Davey is a likeable character and provides an engaging narrative. He is logical without being cold, and feels about things passionately without being a sop (despite what his psychiatrist says). As he is examining his own life we see how his wit and values colour his recollections, giving him a distinct personality and character.
One problem is that this is not what was foreshadowed by the first book. What we understand from Fifth Business is that David grew up in a dysfunctional household and later became an alcoholic, and there are no signs that this has affected him adversely as you read his book, which I thought was disappointing and ridiculous in the beginning (it turns out he’s a gentleman-alcoholic). But as you get further into the book, you see that while the domestic situation didn’t turn David into a serial killer or moody pessimist, it does influence his philosophy in life, and we the reader understands that what happened in his childhood severely limits how much he is able to live and experience life. Half a lifetime of shutting out emotions and dealing with drama has conditioned David to disconnect socially, hence his inclination towards the career of law, and his outward appearance of being unable to feel.

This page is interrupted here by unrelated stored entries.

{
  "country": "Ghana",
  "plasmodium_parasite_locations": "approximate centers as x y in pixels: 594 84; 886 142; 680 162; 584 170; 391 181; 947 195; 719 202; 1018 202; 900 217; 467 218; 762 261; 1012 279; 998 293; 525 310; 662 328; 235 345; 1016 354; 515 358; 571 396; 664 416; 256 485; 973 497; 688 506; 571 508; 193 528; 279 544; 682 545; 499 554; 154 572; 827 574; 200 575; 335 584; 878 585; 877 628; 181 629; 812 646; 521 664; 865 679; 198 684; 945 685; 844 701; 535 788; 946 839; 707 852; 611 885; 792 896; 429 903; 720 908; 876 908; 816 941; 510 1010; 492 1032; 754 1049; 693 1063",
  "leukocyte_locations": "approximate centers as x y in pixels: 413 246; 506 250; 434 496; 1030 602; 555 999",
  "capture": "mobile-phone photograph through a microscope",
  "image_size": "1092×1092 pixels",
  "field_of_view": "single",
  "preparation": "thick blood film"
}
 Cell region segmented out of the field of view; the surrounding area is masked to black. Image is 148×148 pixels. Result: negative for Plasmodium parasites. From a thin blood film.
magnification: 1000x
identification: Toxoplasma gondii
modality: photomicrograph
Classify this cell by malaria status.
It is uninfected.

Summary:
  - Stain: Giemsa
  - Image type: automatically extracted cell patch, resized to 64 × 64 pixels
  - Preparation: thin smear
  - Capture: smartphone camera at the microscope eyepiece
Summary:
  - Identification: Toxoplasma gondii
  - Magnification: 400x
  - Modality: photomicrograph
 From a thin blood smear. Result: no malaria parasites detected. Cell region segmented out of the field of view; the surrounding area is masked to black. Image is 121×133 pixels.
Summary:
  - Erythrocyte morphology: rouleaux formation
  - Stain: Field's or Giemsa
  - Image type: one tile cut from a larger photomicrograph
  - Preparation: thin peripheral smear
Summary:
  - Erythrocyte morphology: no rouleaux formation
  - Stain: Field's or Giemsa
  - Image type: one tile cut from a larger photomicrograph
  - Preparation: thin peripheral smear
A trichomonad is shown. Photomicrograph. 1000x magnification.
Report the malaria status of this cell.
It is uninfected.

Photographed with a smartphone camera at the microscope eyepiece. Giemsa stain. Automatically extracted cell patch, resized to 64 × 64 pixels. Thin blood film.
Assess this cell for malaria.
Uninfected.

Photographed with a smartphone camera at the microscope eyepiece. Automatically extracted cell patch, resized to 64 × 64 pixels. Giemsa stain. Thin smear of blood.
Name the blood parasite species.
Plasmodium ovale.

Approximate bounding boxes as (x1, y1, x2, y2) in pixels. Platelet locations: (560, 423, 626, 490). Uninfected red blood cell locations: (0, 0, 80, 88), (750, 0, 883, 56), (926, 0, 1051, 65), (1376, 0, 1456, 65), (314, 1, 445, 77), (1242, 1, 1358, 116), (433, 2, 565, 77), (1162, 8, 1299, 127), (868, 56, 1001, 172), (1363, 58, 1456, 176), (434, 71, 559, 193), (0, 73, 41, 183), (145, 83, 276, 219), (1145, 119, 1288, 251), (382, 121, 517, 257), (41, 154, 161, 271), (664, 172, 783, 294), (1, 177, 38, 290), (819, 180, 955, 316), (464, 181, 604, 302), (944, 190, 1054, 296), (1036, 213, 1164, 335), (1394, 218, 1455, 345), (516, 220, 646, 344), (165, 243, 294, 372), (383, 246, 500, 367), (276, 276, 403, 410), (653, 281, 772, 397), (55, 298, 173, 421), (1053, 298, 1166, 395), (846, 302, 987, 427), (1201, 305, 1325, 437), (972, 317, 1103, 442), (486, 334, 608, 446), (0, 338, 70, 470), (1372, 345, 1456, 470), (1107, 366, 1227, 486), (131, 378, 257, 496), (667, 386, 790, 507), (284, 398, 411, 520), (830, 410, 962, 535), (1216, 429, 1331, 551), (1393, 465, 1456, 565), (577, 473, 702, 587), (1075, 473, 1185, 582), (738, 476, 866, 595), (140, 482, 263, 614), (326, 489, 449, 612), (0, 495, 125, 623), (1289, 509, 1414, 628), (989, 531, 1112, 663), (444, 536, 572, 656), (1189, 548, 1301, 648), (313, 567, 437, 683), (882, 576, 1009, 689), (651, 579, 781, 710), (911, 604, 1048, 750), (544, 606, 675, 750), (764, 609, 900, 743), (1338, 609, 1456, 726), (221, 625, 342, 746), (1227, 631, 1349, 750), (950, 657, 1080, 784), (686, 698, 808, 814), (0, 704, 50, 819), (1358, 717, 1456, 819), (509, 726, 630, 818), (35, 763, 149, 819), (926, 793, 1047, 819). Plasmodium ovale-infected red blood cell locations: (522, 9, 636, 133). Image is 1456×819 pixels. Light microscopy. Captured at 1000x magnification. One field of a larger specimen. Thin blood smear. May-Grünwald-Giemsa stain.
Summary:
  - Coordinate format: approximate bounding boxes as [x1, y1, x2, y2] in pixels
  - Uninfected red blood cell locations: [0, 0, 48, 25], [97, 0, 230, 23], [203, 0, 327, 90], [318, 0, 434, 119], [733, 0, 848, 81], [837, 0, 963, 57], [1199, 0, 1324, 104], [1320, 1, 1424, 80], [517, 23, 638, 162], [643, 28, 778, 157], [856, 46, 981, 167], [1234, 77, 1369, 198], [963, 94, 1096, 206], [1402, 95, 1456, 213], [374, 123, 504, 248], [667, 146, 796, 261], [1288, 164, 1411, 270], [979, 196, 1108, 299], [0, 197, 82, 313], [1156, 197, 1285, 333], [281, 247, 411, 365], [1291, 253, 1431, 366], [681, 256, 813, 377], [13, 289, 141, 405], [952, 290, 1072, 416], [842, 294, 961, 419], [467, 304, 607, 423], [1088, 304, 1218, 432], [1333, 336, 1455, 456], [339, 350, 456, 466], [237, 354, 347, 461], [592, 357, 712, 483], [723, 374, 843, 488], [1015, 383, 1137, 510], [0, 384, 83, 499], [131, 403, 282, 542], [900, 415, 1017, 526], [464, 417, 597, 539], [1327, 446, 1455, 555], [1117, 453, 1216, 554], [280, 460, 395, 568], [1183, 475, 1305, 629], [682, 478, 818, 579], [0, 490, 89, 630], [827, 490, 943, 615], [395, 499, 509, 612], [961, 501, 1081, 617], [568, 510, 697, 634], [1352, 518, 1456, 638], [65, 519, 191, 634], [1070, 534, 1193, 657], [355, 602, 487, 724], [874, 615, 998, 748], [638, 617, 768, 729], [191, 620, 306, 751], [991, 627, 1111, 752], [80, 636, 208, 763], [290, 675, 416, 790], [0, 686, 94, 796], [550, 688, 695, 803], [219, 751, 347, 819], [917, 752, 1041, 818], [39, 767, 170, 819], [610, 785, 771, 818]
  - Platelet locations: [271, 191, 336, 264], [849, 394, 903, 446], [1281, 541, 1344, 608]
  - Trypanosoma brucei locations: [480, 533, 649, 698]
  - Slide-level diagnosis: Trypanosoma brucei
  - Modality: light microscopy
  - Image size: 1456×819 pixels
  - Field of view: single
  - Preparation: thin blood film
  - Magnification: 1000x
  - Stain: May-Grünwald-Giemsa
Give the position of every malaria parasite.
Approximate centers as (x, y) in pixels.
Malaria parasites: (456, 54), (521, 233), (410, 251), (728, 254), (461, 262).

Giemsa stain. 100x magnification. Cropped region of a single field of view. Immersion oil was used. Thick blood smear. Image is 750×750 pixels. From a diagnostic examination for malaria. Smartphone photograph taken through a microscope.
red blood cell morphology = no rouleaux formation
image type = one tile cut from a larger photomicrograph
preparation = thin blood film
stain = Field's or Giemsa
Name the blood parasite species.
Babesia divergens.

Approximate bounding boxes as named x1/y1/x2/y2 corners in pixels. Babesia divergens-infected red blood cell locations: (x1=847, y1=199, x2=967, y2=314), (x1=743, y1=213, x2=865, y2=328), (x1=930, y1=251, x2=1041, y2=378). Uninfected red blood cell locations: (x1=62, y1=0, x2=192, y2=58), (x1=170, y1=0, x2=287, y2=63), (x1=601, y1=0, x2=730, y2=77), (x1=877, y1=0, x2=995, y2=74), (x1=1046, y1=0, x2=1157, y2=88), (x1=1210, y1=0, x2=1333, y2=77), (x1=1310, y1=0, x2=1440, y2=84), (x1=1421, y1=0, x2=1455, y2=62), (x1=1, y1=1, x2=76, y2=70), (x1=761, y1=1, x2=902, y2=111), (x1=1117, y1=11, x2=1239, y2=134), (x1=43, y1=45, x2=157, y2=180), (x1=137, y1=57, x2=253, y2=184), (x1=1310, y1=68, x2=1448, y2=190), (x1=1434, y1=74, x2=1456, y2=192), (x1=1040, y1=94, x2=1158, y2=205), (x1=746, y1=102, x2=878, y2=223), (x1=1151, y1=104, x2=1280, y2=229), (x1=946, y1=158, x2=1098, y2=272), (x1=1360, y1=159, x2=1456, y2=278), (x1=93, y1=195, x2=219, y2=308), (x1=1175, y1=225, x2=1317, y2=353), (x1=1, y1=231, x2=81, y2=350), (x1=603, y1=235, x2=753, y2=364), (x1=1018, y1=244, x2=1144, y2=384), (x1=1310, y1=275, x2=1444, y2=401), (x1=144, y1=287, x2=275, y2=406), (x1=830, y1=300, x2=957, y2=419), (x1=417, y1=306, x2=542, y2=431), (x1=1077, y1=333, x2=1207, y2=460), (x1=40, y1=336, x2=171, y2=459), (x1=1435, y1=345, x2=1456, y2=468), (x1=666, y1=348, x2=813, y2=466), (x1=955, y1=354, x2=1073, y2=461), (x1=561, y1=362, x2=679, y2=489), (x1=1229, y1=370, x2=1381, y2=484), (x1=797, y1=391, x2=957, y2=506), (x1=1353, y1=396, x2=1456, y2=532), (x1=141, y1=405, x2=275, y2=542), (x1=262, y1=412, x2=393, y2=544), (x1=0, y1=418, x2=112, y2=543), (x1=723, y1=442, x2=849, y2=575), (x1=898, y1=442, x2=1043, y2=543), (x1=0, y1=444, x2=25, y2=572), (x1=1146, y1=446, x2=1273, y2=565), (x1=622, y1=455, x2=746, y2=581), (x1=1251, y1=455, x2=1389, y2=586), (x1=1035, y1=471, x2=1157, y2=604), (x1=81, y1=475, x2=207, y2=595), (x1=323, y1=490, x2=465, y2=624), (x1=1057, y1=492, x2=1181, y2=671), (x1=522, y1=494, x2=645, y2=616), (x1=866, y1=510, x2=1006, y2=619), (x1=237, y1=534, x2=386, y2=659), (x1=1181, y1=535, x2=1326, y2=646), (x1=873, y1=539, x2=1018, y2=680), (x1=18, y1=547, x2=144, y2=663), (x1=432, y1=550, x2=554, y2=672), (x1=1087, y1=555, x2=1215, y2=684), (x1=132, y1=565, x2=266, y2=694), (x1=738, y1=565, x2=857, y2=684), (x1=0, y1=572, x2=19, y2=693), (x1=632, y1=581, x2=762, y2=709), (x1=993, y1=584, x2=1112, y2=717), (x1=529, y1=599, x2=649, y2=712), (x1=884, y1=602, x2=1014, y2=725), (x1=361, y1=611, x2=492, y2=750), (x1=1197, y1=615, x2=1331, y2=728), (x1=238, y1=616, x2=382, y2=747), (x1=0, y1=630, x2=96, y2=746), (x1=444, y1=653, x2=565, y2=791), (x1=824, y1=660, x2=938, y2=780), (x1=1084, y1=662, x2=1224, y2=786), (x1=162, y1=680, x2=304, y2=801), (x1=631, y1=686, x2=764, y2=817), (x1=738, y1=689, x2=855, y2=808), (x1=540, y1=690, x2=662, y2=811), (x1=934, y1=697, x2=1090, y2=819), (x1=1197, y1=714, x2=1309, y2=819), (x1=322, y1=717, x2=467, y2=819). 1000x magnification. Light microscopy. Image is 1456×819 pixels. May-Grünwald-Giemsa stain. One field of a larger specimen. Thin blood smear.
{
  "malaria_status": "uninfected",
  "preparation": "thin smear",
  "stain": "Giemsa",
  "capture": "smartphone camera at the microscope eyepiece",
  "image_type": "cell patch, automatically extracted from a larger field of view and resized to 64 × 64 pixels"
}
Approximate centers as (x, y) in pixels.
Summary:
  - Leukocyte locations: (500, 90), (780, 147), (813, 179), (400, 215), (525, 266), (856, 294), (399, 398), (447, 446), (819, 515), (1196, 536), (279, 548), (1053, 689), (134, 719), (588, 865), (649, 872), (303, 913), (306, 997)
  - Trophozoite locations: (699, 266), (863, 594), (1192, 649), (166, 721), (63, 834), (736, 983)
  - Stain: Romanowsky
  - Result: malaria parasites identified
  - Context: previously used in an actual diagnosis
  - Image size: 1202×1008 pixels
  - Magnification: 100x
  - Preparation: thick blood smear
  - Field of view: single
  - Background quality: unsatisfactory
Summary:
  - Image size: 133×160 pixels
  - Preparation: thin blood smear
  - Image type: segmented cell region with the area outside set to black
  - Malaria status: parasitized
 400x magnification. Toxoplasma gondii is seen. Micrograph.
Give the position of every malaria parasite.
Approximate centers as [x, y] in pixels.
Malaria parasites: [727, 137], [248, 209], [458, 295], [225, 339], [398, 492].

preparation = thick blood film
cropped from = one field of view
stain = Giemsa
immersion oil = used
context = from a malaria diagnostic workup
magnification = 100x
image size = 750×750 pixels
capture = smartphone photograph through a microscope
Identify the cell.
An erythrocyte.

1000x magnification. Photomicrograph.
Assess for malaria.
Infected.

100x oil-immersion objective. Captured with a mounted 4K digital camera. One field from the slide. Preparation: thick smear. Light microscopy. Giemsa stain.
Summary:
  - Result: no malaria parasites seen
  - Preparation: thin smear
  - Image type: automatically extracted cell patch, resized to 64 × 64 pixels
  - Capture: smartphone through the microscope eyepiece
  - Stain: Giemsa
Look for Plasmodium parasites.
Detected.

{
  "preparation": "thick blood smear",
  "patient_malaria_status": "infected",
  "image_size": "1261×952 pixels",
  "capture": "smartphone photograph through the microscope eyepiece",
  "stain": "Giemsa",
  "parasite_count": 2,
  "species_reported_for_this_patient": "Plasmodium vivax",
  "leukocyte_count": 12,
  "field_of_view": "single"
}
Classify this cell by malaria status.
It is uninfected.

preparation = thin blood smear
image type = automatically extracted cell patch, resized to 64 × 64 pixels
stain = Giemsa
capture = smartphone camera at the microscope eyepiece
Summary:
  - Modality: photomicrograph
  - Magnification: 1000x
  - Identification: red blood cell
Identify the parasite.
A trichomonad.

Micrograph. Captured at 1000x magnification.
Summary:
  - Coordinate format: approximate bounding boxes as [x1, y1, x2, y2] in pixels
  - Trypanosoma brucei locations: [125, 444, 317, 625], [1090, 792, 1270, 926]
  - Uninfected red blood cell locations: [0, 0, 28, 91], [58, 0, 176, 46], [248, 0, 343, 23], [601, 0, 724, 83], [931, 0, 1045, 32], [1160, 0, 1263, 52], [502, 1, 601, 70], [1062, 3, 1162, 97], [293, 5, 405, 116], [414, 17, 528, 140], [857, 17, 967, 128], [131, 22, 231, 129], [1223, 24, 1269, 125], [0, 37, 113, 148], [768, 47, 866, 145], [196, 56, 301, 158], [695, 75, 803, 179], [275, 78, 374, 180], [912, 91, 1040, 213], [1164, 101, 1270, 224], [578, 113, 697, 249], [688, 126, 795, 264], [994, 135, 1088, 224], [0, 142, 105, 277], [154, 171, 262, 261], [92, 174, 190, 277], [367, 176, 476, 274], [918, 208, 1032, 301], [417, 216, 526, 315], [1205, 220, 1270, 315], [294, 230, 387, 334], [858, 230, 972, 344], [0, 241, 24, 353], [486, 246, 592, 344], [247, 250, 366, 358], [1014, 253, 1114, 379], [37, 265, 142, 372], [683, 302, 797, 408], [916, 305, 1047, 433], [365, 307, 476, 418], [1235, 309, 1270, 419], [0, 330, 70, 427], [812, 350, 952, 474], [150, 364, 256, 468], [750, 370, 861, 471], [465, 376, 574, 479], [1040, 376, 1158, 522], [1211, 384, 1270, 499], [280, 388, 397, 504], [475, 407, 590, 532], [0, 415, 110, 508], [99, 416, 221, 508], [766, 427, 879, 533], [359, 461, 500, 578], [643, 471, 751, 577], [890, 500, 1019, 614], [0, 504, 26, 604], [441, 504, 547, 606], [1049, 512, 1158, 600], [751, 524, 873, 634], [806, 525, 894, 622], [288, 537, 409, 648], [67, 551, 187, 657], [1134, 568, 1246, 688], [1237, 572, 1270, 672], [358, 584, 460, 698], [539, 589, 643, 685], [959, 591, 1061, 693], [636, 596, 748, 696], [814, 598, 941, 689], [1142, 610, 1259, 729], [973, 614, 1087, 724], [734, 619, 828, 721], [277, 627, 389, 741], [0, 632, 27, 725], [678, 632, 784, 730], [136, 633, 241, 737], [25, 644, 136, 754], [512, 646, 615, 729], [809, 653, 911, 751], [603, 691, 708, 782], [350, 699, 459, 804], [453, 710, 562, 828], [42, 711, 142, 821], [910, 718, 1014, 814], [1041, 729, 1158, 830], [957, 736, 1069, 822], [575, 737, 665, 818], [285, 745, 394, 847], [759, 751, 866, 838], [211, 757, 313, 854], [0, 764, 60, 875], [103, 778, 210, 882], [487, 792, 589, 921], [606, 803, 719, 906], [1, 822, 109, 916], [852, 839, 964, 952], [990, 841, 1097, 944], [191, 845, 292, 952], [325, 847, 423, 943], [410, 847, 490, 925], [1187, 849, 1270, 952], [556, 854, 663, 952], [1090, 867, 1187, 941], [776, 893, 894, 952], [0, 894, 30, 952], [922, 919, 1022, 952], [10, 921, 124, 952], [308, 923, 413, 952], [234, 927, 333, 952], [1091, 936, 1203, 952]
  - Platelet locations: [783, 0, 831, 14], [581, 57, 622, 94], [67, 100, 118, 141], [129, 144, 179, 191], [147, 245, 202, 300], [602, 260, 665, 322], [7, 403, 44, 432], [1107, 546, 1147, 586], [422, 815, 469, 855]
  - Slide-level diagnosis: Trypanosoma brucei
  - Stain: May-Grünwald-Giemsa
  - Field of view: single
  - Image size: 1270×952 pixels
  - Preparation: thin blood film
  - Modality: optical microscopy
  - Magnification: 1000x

The rest of the cast are diverse and complimentary to David’s story. One of the themes of the novel is that it is possible to have more than one father in life. Father and son is a relationship that is defined by mentoring, love, guidance, and teaching by example what it means to be a man. In this respect David does indeed have more than one father in the forms of the homosexual and caring priest, Knopwood, the rational and calculating Professor Pargetter, and the enigmatic and family friend Dunstan Ramsay. He has a love/hate relationship with his sister, Caroline, and the family nurse, Netty, is a source of comedy and old-fashioned charm. Liesl and Eisengrim also make a return appearance, and they continue their mysteriously charming personas from the first book. We learn a little bit more about Liesl, but I’m guessing we won’t see the whole picture until the third and final book of this series.
One can tell from the way this story is told that the author prefers first person past tense. Like Fifth Business, the story is told through one character recounting his entire life, and the style is well executed.
It gives Davies the chance to be witty, reflective, and philosophical. The context, after all, is that the character is going through psychiatry sessions, and the point is to analyze his life to find out who he is. Taking full advantage of the scenario, the author uses satire and inflection to comment on life and relationships in general. Although our lives won’t match up with David’s point for point, the observations are broad enough for most of us to relate to. We’ve all experienced unrequited love, we’ve all been disappointed in our parents at one point or another, and we’ve all had moments in our lives where we ask “what the hell am I gonna do?”. In The Manticore, David is the avatar, and as with all conflict, drama, and trouble in general, it is usually safer and more entertaining to watch someone else go through life.
This book isn’t for everyone. It’s more so a book of inflection and questioning, rather than adventure and daring. David uses the events in the book to find out more about himself and the people around him, rather than have them compel him to overt action. This is a good book if you like character development and intricate relationships, but bad if you want something happening on every page. The book is well written with clear and expressive language, but the psychological self-analysis might not appeal to everybody.
I personally enjoyed it as an extension of Fifth Business. Although I will be taking a break, the review of the final book, A World of Wonders, will be forthcoming in the future.
This has been a gamobo review. Thanks for reading.